→ **Kutipan Pilihan**:

•••••

Kamis, 10 Februari 2011

Marah atau Sabar pada Pukulan Pertama


Kalau boleh jujur, dalam setiap harinya manusia pasti ada kemarahan. Ada saja beritayang berisikan sebuah informasi kemarahan. Apakah itu dalam lingkup pribadi manusia itu sendiri atau dalam lingkup manusia sebagai sebuah kelompok. Bahkan kita rasakan begitu mudahnya kemarahan masuk ke dalam diri manusia. Bahkan mungkin dapat dikatakan kemarahan tersebut menyulut setiap nafsu manusia secepat api membakar sebuah kertas. Pemicunya pun terkadang hanya sebuah perkara yang sangat sepele. Ada yang hanya dari percakapan yang ringan-ringan saja, atau pun mungkin sesuatu permasalahan yang sifatnya serius.

•••••

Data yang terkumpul
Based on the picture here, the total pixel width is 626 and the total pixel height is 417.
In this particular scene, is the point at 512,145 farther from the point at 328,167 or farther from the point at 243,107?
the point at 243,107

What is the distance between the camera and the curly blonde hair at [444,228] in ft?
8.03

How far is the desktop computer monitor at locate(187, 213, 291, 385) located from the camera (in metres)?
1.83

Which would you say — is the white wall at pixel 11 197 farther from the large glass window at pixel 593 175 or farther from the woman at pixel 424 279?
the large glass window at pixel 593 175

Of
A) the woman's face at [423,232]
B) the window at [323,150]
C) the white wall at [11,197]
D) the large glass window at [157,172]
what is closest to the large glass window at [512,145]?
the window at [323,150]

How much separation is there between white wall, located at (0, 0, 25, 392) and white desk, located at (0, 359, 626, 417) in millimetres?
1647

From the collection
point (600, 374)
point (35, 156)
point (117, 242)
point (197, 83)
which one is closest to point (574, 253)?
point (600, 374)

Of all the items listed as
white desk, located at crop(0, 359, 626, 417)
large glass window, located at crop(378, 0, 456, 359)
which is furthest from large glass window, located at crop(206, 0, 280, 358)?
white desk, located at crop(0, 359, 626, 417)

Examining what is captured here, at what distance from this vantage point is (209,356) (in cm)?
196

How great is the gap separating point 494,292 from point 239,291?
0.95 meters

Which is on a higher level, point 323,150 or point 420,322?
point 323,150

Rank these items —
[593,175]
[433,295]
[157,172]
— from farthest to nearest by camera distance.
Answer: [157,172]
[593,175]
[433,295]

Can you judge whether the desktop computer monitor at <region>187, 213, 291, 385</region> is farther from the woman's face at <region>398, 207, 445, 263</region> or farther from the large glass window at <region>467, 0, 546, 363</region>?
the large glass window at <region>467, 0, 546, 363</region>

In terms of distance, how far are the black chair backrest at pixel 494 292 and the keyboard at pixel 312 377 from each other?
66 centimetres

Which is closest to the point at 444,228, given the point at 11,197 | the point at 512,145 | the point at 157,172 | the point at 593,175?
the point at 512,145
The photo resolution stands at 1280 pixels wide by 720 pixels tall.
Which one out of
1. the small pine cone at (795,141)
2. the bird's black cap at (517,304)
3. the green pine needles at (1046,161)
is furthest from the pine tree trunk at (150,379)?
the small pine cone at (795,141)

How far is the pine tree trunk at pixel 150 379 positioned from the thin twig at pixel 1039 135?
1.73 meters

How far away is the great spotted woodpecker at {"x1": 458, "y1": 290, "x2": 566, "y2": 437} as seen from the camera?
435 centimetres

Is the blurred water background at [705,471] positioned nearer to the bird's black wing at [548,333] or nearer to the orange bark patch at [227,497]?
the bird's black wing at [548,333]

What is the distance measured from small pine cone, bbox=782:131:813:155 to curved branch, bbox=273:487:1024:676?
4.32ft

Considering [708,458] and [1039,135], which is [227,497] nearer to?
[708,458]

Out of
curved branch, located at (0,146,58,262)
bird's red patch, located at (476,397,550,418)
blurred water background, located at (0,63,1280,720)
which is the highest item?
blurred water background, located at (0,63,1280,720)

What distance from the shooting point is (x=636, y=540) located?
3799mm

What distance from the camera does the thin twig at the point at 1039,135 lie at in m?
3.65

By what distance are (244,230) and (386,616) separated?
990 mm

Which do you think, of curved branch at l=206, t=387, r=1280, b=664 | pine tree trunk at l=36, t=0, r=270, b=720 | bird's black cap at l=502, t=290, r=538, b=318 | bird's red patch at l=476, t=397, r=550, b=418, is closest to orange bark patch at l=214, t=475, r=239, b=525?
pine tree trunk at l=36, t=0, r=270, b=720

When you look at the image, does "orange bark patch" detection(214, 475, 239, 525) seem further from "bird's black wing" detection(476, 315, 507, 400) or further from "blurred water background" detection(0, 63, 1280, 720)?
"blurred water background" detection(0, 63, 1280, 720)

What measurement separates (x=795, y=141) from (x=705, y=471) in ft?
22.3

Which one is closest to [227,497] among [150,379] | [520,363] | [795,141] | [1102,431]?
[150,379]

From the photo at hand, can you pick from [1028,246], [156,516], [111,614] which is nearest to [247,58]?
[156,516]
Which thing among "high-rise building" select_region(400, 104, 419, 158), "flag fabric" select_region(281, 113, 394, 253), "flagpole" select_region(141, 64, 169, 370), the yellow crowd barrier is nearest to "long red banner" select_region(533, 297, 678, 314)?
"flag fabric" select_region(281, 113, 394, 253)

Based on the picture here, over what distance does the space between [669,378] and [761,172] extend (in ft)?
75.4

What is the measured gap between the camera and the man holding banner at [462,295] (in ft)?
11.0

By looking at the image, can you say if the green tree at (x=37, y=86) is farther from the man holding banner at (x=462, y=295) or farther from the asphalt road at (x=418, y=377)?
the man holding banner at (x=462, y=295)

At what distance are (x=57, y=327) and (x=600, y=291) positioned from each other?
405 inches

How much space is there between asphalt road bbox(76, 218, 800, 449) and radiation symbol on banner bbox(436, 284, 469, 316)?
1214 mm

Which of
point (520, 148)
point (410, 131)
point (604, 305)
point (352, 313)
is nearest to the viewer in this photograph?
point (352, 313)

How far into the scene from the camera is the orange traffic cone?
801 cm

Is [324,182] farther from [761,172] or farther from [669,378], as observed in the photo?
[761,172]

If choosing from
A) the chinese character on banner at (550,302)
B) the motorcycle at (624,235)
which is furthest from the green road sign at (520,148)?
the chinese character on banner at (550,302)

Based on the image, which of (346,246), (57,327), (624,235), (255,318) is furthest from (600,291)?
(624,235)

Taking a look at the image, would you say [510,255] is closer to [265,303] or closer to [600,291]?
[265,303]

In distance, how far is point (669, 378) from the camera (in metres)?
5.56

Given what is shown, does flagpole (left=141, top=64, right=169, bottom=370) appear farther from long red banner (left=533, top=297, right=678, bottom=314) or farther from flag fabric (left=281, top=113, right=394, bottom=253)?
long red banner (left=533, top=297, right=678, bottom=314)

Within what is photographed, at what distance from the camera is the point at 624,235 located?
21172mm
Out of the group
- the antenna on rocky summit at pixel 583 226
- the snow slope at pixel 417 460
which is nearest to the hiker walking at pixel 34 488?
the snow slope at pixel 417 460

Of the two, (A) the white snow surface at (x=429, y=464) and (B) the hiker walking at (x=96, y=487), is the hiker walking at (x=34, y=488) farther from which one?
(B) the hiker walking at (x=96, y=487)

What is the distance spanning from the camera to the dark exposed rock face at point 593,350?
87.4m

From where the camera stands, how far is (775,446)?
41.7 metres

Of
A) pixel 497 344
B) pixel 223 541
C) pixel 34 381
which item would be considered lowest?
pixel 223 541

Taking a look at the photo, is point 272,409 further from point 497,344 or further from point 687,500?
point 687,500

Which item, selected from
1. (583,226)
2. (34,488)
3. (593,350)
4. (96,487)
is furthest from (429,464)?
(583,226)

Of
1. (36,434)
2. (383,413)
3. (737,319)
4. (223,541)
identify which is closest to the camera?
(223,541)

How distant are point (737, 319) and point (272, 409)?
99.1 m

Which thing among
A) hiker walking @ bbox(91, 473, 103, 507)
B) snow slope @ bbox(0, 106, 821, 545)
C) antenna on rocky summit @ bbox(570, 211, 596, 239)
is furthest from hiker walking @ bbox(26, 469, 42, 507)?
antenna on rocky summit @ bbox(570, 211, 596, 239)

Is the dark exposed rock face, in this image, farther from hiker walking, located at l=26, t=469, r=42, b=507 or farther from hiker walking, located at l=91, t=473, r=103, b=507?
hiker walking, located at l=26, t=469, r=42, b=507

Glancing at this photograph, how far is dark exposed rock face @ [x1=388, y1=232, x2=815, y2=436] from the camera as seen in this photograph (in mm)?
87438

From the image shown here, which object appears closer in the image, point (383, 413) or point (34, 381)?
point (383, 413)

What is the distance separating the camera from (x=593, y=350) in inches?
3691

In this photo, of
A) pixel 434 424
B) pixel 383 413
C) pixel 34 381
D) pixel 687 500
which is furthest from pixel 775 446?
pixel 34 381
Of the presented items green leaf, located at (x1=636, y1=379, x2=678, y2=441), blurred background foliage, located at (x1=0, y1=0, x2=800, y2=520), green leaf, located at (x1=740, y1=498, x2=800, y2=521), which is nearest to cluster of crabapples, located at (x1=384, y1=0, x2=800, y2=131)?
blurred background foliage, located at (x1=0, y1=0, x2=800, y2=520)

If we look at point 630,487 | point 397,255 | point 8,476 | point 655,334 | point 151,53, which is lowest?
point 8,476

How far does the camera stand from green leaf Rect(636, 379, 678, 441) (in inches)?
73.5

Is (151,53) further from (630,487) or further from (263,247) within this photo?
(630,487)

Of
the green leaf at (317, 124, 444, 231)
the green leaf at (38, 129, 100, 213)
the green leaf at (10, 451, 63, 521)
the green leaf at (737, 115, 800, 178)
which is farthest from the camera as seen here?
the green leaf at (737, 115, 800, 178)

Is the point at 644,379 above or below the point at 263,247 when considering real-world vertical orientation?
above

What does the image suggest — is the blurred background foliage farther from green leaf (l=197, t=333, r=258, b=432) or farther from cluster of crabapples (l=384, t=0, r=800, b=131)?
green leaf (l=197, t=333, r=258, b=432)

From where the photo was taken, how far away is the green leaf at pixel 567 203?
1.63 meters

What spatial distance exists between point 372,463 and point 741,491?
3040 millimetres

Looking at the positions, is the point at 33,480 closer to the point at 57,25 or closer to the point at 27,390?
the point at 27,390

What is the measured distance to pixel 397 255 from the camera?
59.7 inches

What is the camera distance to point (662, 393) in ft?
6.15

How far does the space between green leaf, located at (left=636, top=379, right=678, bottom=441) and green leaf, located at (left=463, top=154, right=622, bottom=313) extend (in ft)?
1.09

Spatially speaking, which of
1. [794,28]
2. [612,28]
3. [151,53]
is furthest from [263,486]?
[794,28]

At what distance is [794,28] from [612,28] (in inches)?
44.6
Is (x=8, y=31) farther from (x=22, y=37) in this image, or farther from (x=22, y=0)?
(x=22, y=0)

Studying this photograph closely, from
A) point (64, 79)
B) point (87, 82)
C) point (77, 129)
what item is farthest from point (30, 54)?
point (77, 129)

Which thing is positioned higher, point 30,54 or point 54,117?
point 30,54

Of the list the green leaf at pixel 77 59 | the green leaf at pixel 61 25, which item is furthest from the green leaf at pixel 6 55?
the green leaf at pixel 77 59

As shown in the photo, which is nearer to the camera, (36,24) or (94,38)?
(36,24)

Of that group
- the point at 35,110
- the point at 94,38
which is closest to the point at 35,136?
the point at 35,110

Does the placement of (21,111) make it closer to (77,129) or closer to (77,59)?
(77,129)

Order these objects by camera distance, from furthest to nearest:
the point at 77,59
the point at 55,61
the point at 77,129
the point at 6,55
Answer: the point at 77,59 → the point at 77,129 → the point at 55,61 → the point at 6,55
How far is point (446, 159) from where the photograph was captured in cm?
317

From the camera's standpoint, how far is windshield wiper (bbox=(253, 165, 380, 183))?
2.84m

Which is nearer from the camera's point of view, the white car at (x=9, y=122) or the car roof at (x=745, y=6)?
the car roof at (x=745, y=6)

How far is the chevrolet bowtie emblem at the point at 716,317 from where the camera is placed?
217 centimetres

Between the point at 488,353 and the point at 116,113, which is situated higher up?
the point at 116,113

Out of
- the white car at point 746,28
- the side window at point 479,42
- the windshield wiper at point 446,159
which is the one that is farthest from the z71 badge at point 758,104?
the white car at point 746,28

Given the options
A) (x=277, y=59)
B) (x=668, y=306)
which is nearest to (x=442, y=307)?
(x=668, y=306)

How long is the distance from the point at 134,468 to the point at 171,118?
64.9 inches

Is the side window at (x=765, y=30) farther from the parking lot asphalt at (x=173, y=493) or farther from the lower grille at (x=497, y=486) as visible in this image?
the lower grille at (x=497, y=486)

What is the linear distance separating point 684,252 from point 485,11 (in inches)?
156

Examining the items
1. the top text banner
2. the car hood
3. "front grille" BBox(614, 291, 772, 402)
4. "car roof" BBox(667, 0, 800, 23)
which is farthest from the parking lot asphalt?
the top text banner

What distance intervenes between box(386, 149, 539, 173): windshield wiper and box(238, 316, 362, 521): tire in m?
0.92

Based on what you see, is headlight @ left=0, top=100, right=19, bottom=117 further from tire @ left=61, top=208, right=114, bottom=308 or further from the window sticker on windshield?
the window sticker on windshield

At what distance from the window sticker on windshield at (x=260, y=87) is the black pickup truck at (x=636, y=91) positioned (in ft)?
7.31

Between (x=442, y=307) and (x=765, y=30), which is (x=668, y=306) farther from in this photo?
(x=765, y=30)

•••••

→ **Petunjuk Latihan**:
Ketik ulang bagian teks tentang kemarahan di atas, seluruhnya mulai dari "Kalau boleh jujur, dalam" sampai dengan "yang sifatnya serius.".

→ **Jawaban Lengkap**:
Kalau boleh jujur, dalam setiap harinya manusia pasti ada kemarahan. Ada saja beritayang berisikan sebuah informasi kemarahan. Apakah itu dalam lingkup pribadi manusia itu sendiri atau dalam lingkup manusia sebagai sebuah kelompok. Bahkan kita rasakan begitu mudahnya kemarahan masuk ke dalam diri manusia. Bahkan mungkin dapat dikatakan kemarahan tersebut menyulut setiap nafsu manusia secepat api membakar sebuah kertas. Pemicunya pun terkadang hanya sebuah perkara yang sangat sepele. Ada yang hanya dari percakapan yang ringan-ringan saja, atau pun mungkin sesuatu permasalahan yang sifatnya serius.